Friday, July 4, 2014

Overstimulation

It’s pretty amazing what you can pack into a mere 18 hours on two wheels: beer on a patio opened just for you and your friends; a ferry boat ride with more than forty fully-loaded cyclists, all of whom are cleared from the “poop deck” by the power of Derrickito’s crop dust; something remarkably similar to bike touring on country roads past naval bases on a peninsula; then up and up to a vista point that really afforded one some swell vista, and all this before setting up a campsite where beer and spirits far outnumbered water, and many, if not most, stayed up way beyond the horses’ bedtimes; afterwards, come morning, there’s still plenty of time to roll downhill, make a return boat, and be showered and shaved at pretty much the same hour you would have anyway had you never experienced the entire whirlwind in the first place.
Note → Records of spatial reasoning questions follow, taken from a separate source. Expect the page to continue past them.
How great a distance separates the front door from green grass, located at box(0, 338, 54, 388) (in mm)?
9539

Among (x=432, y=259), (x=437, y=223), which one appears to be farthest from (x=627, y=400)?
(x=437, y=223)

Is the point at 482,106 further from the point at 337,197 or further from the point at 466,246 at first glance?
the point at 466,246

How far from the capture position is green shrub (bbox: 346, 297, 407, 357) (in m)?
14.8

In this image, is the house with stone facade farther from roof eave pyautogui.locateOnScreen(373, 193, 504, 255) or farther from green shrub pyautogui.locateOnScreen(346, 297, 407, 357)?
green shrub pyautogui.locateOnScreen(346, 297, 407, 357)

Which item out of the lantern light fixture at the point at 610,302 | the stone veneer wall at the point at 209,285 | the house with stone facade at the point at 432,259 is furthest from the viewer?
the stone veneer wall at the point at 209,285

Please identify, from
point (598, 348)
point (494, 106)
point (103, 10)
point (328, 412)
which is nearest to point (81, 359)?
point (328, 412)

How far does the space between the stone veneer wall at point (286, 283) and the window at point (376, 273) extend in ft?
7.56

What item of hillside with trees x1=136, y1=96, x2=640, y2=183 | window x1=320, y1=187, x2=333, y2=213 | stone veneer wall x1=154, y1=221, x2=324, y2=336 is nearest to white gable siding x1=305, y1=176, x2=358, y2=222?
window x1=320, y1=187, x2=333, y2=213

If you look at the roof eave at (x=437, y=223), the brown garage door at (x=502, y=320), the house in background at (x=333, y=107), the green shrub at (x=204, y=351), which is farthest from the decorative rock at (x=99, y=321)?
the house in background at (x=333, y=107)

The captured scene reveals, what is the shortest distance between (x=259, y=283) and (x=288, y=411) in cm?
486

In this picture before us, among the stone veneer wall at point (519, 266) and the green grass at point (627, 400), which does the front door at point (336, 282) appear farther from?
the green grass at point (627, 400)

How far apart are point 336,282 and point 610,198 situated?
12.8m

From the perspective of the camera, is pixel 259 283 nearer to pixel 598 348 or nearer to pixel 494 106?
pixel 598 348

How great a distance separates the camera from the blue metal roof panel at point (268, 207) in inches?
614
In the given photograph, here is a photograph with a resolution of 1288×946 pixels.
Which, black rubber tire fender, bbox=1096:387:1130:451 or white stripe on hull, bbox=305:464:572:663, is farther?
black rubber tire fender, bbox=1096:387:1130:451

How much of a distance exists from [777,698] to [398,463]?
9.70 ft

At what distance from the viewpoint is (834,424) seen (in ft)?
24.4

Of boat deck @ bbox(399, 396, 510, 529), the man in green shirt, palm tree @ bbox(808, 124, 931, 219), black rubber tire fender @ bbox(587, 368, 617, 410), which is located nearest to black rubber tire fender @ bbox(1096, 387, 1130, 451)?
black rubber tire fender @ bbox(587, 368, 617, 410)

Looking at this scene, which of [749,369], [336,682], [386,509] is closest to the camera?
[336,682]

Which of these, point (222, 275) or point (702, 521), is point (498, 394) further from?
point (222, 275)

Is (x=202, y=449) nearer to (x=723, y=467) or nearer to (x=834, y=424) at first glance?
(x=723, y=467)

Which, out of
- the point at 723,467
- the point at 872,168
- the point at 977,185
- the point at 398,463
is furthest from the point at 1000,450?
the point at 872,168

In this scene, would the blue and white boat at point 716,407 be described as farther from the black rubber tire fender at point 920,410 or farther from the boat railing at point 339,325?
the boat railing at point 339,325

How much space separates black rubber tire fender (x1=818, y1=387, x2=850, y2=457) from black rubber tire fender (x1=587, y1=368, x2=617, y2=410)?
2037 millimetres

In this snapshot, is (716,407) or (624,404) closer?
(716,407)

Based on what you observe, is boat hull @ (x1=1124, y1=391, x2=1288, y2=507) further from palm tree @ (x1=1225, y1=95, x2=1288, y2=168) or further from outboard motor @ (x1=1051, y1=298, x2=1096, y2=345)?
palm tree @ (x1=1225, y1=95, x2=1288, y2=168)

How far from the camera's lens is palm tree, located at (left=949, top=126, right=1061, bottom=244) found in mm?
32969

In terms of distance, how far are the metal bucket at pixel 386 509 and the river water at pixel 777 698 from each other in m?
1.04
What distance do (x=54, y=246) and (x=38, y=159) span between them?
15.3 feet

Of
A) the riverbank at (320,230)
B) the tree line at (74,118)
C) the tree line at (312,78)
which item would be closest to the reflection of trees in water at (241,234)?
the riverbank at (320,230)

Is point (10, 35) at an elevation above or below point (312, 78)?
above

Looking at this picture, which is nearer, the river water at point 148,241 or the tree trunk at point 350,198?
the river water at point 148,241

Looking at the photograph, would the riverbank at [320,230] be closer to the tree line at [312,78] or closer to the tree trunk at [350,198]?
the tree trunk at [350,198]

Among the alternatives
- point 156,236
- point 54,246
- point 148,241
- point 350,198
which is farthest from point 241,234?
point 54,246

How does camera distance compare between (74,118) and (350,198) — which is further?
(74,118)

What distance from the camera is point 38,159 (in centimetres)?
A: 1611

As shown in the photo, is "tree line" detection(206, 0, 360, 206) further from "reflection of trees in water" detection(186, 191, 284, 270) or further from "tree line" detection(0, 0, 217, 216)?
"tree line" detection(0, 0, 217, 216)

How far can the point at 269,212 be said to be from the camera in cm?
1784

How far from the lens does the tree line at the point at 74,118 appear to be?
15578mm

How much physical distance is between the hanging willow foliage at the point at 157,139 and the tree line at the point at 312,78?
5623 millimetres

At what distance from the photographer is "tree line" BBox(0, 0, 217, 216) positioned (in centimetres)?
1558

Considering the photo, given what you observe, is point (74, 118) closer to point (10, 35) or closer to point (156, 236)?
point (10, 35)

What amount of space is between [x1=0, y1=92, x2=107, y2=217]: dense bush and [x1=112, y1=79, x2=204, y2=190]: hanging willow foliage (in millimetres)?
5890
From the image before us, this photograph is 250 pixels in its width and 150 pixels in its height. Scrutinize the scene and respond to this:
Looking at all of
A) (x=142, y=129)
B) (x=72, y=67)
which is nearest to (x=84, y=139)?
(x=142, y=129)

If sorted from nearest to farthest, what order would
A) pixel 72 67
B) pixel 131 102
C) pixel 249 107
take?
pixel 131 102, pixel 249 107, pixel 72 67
Many a rule was broken, notably the one about not following the Angry Hippy up a mountain, but it turned out to be well worth it, even if coming down meant a snapped front brake cable for the effort and since you learn something new every time you go bike camping, the lesson here is twofold: first, bring a spare when you go to the woods and second, in a pinch, you can substitute a gear cable if you jam the leftover end of the broken wire into the lever socket to keep it from slipping.

I lay in my tent with the sound of a screech owl behind me and a lilting chorus of Karadactyl squawks, Botorff bellows, and TicToc gongs towards the front—animals and humans in the wild, making their own presences being heard.

Somehow, if you’re lucky, you may even get forty winks in before dawn breaks, but if not, it hardly matters, since, like Fancy Fred, you remain in a waking dream state with all that happens at the speed of bike.

Tuesday, July 1, 2014

Reading

Stay in school; don’t do drugs, natch.

But if you’re gonna indulge, then at least enhance your academic career with the illustrious combination of marijuana and great literature.

The stereotypical stoner does bong hits and watches cartoons; however, a far more original version of the model can easily involve a well-rolled joint and a classic of, say, Russian literature.

I’ve come to know from experience, for example, that few experiences are more enjoyable than getting reasonably baked and curling up on the couch with Anna Karenina.  Tolstoy’s prose, which is already luminous, takes on an added burnish.  His imagery and characterizations spring doubly alive and rather than just observing the action, you start to feel as if you’re really in it, curled up—literally—on the couch with the Princess Karenin herself.

Now, granted, one’s ability to recall some of the details may be slightly compromised.  Thankfully, my copy of Tolstoy includes a character list so I can flip back and forth to distinguish among the various Alexei’s who populate the story.

And it’s not uncommon to find oneself reading the same passage over and over and over—although given the beauty of the Russian master’s language, this is hardly a point against the practice.

Which isn’t to say that all reading materials lend themselves well to the combination of toking and text.  I’ve assayed contemporary analytic philosophy while under the influence; let me just say that a passage like this: “Reflection on any special discipline can soon lead one to the conclusion that the ideal practitioner of that discipline would see his special subject- matter and his thinking about it in the light of a reflective insight into the intellectual landscape as a whole,” does not get any easier to make sense of when one’s senses are slightly deranged.

On the other hand, as long as you’re not going to understand something, you may as well go whole hog.

Hopefully, therefore, you were stoned reading this.